Stored items
Content starts

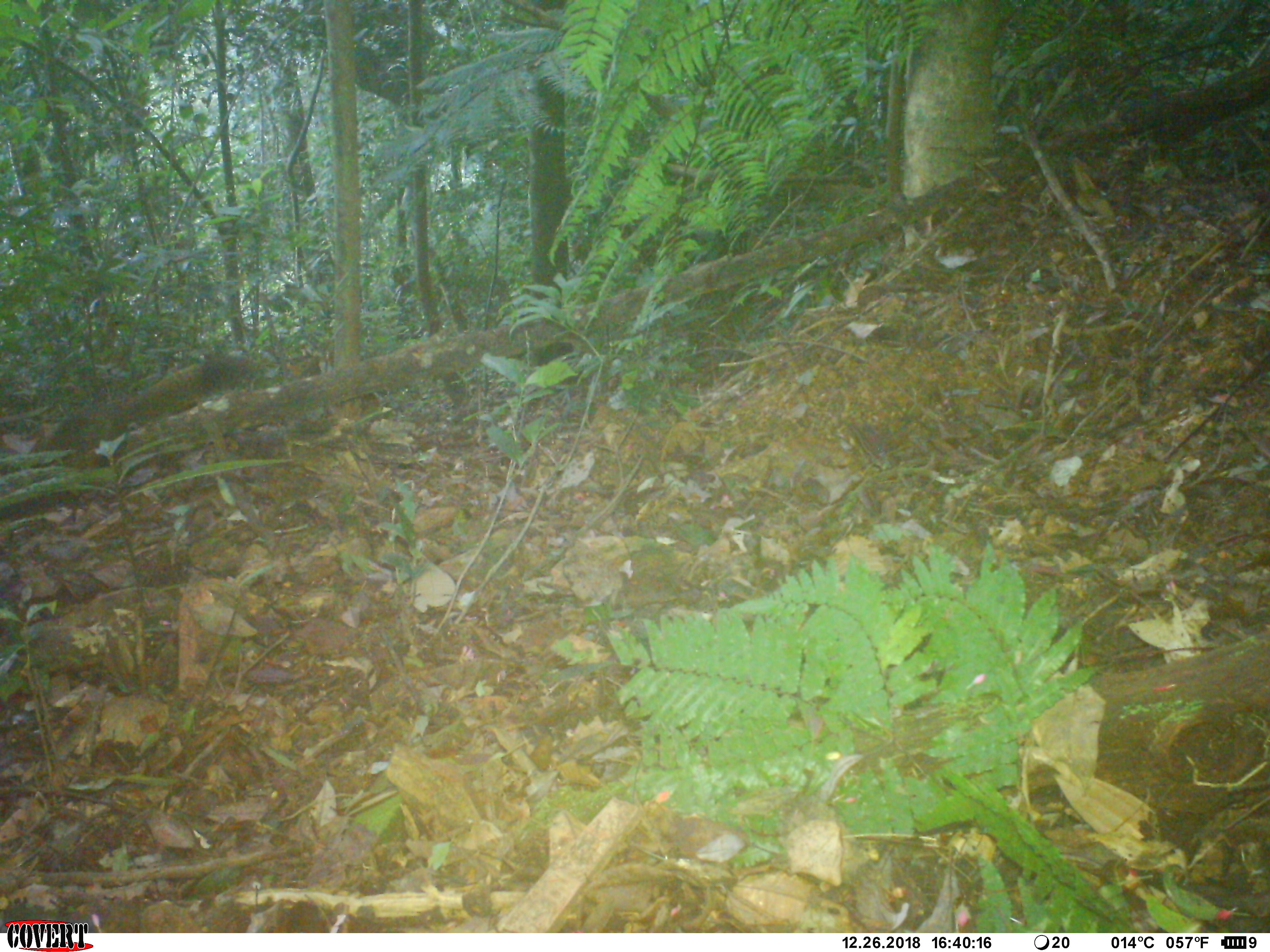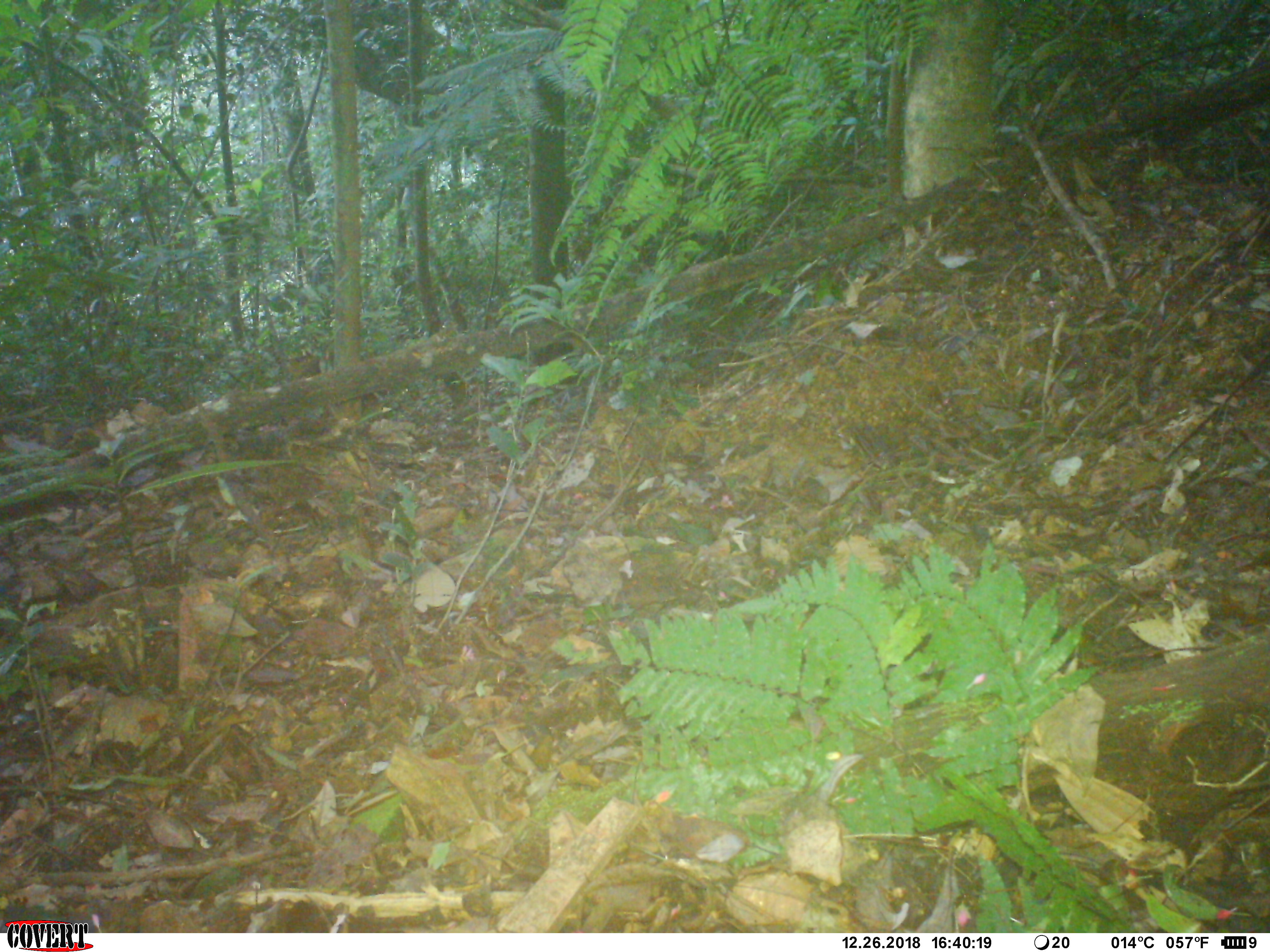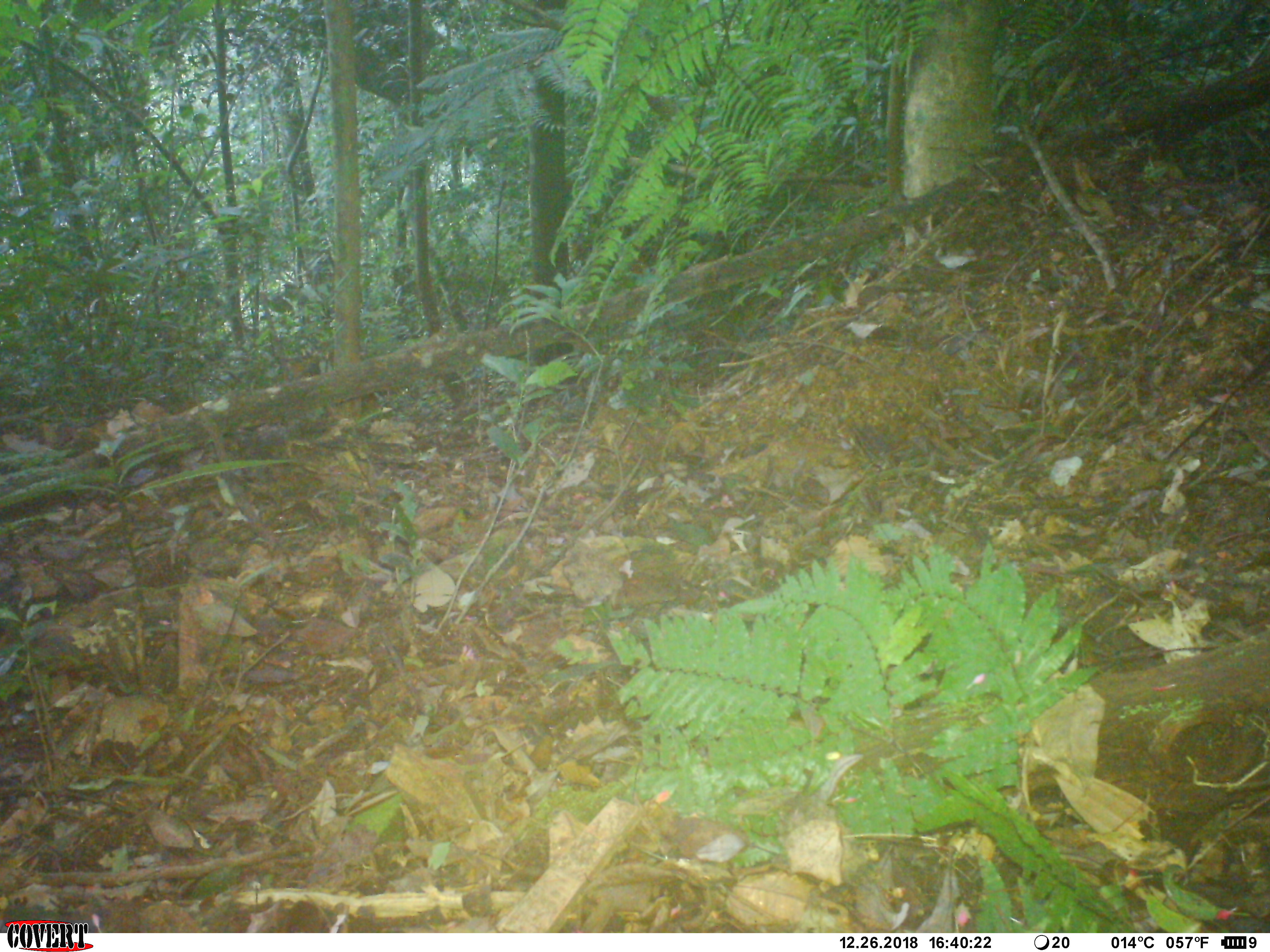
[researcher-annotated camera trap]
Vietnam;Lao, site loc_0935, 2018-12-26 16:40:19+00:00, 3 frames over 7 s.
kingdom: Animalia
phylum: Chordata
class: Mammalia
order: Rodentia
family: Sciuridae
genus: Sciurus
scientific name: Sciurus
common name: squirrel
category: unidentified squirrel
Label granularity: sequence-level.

Content ends

__Directions for this task__. Leave out the pictures, then give all the records again exactly.

__Output__.
[researcher-annotated camera trap]
Vietnam;Lao, site loc_0935, 2018-12-26 16:40:19+00:00, 3 frames over 7 s.
kingdom: Animalia
phylum: Chordata
class: Mammalia
order: Rodentia
family: Sciuridae
genus: Sciurus
scientific name: Sciurus
common name: squirrel
category: unidentified squirrel
Label granularity: sequence-level.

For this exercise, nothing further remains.